Beside him, Elian was barely conscious. His mouth hung open as he dragged in shallow breaths, and his eyes kept rolling back like he was slipping under. One hand twitched uselessly in the snow.
“Elian,” Kaelen croaked. His throat felt sanded raw.
No response.
Kaelen forced his head up and blinked hard, trying to clear the dizziness. His breath came in short bursts. The air burned his throat like ice turned sharp.
Then his eyes focused.
And the world shifted again.
With Mist Sight, the night wasn’t dark.
It was a map.
The snow around him was a deep, dull blue, cold enough to look dead. The ravine lip behind them was darker still. But the tree line…
The tree line burned.
Not with fire. With heat. Dozens of red-orange shapes tore through the Ironwood like a stampede. Some moved in packs. Some moved alone. Some were too large to be wolves, too low to be bears, and some were just wrong—too many limbs, too long, too fast.
The ground trembled beneath Kaelen.
He didn’t need to guess what that meant.
“They’re still coming,” he whispered. “Even after the horn.”
Instinct whispered numbers his exhausted mind couldn’t fully hold. They were close.
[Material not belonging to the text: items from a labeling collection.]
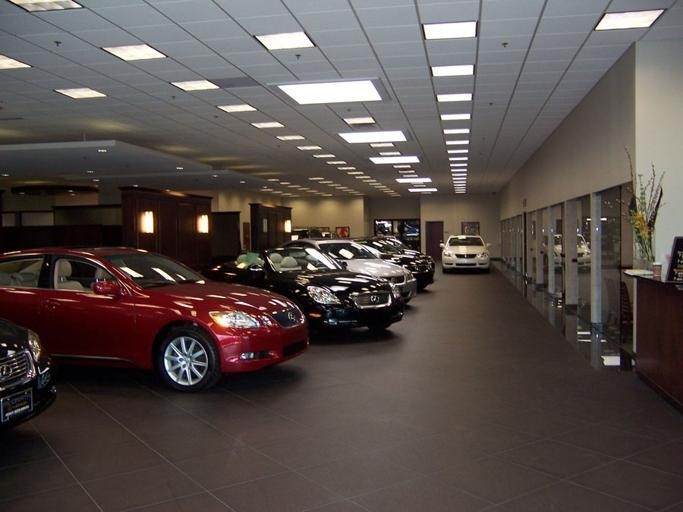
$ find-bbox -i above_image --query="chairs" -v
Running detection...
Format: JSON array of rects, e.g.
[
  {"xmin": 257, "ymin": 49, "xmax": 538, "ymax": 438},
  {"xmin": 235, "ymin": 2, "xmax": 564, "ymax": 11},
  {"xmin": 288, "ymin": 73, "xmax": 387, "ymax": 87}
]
[
  {"xmin": 279, "ymin": 256, "xmax": 302, "ymax": 273},
  {"xmin": 90, "ymin": 267, "xmax": 113, "ymax": 291},
  {"xmin": 57, "ymin": 259, "xmax": 84, "ymax": 290},
  {"xmin": 269, "ymin": 253, "xmax": 283, "ymax": 270}
]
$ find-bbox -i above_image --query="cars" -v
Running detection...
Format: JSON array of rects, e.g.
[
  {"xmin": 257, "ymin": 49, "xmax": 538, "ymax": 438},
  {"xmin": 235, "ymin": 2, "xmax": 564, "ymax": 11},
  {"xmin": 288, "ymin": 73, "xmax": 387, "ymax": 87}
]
[
  {"xmin": 201, "ymin": 233, "xmax": 435, "ymax": 339},
  {"xmin": 542, "ymin": 233, "xmax": 591, "ymax": 270},
  {"xmin": 377, "ymin": 224, "xmax": 420, "ymax": 237},
  {"xmin": 439, "ymin": 234, "xmax": 492, "ymax": 271},
  {"xmin": 0, "ymin": 319, "xmax": 57, "ymax": 432},
  {"xmin": 1, "ymin": 246, "xmax": 308, "ymax": 393}
]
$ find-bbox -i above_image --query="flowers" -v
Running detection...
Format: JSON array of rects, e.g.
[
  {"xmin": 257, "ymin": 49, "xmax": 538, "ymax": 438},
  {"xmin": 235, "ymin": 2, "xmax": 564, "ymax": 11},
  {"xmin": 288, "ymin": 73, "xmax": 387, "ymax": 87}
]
[{"xmin": 613, "ymin": 144, "xmax": 665, "ymax": 264}]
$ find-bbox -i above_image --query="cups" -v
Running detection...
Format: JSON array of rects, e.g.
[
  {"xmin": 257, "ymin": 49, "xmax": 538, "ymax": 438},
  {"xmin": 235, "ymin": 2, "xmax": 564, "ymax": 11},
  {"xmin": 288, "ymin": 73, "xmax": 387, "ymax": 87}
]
[{"xmin": 653, "ymin": 262, "xmax": 663, "ymax": 277}]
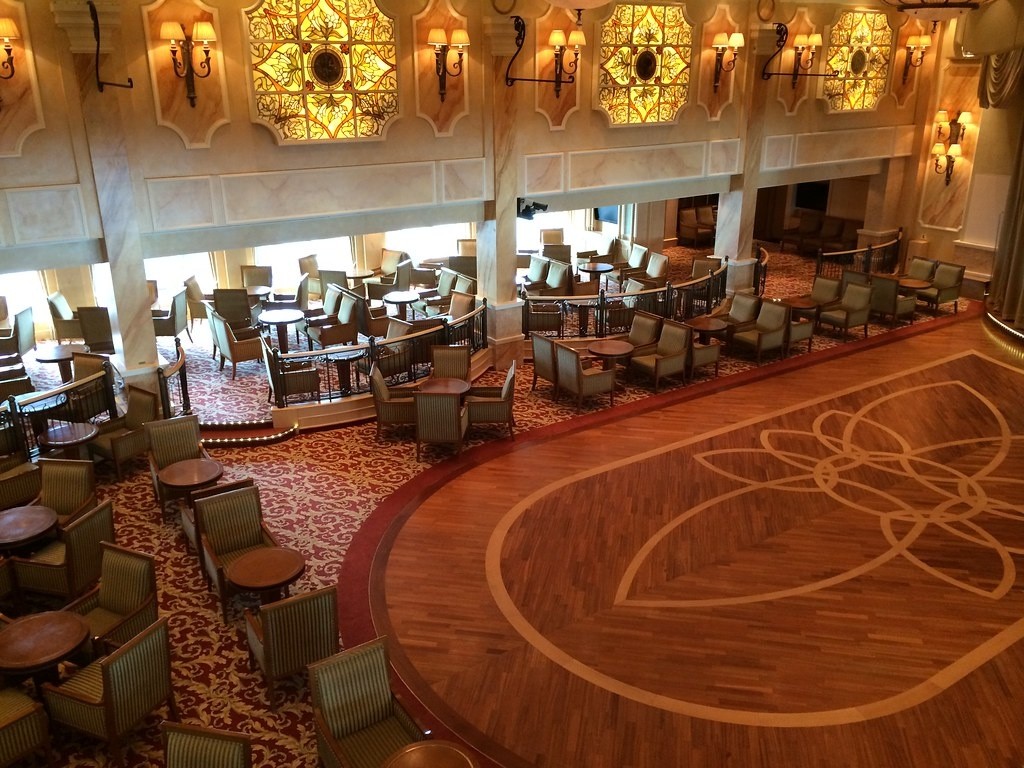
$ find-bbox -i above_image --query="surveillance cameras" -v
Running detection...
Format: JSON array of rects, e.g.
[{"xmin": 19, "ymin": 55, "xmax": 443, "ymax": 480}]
[
  {"xmin": 534, "ymin": 202, "xmax": 548, "ymax": 212},
  {"xmin": 525, "ymin": 205, "xmax": 535, "ymax": 215}
]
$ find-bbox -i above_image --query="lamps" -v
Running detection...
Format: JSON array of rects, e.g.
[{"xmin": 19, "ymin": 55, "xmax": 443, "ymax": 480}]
[
  {"xmin": 933, "ymin": 111, "xmax": 974, "ymax": 186},
  {"xmin": 0, "ymin": 18, "xmax": 20, "ymax": 79},
  {"xmin": 160, "ymin": 21, "xmax": 217, "ymax": 108},
  {"xmin": 548, "ymin": 30, "xmax": 586, "ymax": 98},
  {"xmin": 792, "ymin": 33, "xmax": 822, "ymax": 89},
  {"xmin": 903, "ymin": 35, "xmax": 932, "ymax": 85},
  {"xmin": 712, "ymin": 33, "xmax": 745, "ymax": 94},
  {"xmin": 427, "ymin": 28, "xmax": 471, "ymax": 104}
]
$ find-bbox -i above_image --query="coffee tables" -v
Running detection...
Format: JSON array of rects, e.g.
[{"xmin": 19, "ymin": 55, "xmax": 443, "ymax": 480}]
[
  {"xmin": 383, "ymin": 291, "xmax": 420, "ymax": 320},
  {"xmin": 566, "ymin": 299, "xmax": 599, "ymax": 337},
  {"xmin": 783, "ymin": 297, "xmax": 817, "ymax": 322},
  {"xmin": 381, "ymin": 740, "xmax": 481, "ymax": 768},
  {"xmin": 684, "ymin": 318, "xmax": 727, "ymax": 346},
  {"xmin": 347, "ymin": 269, "xmax": 374, "ymax": 287},
  {"xmin": 241, "ymin": 286, "xmax": 271, "ymax": 306},
  {"xmin": 579, "ymin": 263, "xmax": 614, "ymax": 282},
  {"xmin": 0, "ymin": 506, "xmax": 59, "ymax": 550},
  {"xmin": 317, "ymin": 345, "xmax": 365, "ymax": 396},
  {"xmin": 0, "ymin": 611, "xmax": 90, "ymax": 682},
  {"xmin": 225, "ymin": 547, "xmax": 304, "ymax": 605},
  {"xmin": 587, "ymin": 340, "xmax": 634, "ymax": 370},
  {"xmin": 898, "ymin": 279, "xmax": 932, "ymax": 297},
  {"xmin": 671, "ymin": 279, "xmax": 704, "ymax": 319},
  {"xmin": 156, "ymin": 459, "xmax": 223, "ymax": 524},
  {"xmin": 37, "ymin": 423, "xmax": 99, "ymax": 460},
  {"xmin": 36, "ymin": 344, "xmax": 90, "ymax": 385},
  {"xmin": 258, "ymin": 309, "xmax": 305, "ymax": 354},
  {"xmin": 418, "ymin": 378, "xmax": 472, "ymax": 394}
]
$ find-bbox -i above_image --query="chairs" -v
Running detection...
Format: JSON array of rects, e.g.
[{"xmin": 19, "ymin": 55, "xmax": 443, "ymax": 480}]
[{"xmin": 0, "ymin": 208, "xmax": 966, "ymax": 768}]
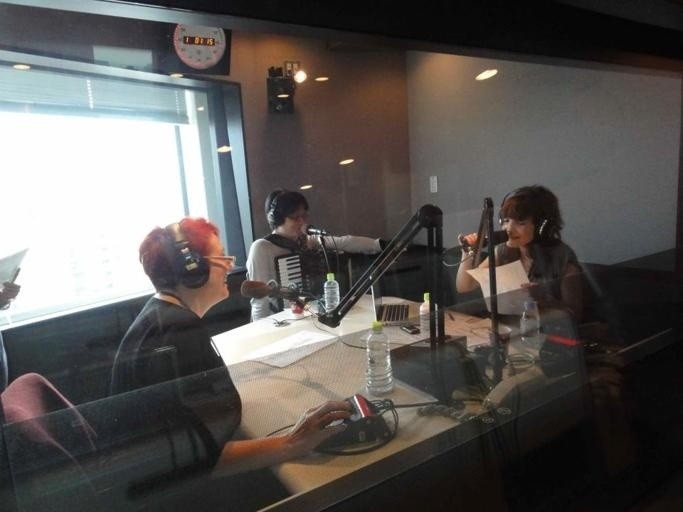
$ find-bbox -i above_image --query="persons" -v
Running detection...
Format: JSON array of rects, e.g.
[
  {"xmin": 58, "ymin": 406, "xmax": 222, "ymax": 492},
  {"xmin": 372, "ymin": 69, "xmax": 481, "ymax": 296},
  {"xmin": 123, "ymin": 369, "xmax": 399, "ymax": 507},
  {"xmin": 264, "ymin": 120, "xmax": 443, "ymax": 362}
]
[
  {"xmin": 0, "ymin": 281, "xmax": 22, "ymax": 395},
  {"xmin": 106, "ymin": 216, "xmax": 352, "ymax": 512},
  {"xmin": 245, "ymin": 187, "xmax": 408, "ymax": 323},
  {"xmin": 455, "ymin": 184, "xmax": 595, "ymax": 329}
]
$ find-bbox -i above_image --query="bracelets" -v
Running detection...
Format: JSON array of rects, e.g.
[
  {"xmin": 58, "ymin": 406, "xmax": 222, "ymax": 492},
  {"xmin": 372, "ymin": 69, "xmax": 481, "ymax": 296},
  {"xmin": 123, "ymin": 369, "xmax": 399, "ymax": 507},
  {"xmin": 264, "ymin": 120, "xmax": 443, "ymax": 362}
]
[{"xmin": 0, "ymin": 302, "xmax": 11, "ymax": 311}]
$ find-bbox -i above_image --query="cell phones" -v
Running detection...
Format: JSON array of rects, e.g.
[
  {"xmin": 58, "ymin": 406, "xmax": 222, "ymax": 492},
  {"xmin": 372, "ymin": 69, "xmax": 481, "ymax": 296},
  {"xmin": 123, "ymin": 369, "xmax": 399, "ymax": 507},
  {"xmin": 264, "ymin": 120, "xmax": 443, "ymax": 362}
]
[{"xmin": 401, "ymin": 324, "xmax": 420, "ymax": 334}]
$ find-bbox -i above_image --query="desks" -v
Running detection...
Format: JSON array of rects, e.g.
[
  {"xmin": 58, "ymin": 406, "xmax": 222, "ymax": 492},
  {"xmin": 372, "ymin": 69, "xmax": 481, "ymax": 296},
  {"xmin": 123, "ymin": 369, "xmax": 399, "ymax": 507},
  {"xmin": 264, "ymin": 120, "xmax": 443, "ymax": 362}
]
[{"xmin": 205, "ymin": 284, "xmax": 600, "ymax": 512}]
Close enough that the horn hadn’t been blown as a warning for strangers.
It had been blown because the hunters themselves were about to be swallowed.
Kaelen dragged himself onto his knees. Pain ripped through his ribs and shredded shoulder. He almost fell back into the snow and caught himself with a shaking hand. Then he grabbed Elian’s tunic and pulled.
“Get up,” he hissed. “Elian. Come on. You can’t sleep here.”
Elian groaned. His head lolled.
“Leave me…” he mumbled.
It wasn’t defiance. It was confusion. He wasn’t even sure what he was saying.
“No,” Kaelen said immediately, and pulled harder.
Elian didn’t move.
He was bigger than Kaelen. Dead weight. Kaelen was seven, bleeding, and barely holding himself together. The awakening had given him power for a moment—but it had taken something too, and now every breath reminded him of that cost.
Kaelen swallowed. He couldn’t carry Elian. He couldn’t even drag him.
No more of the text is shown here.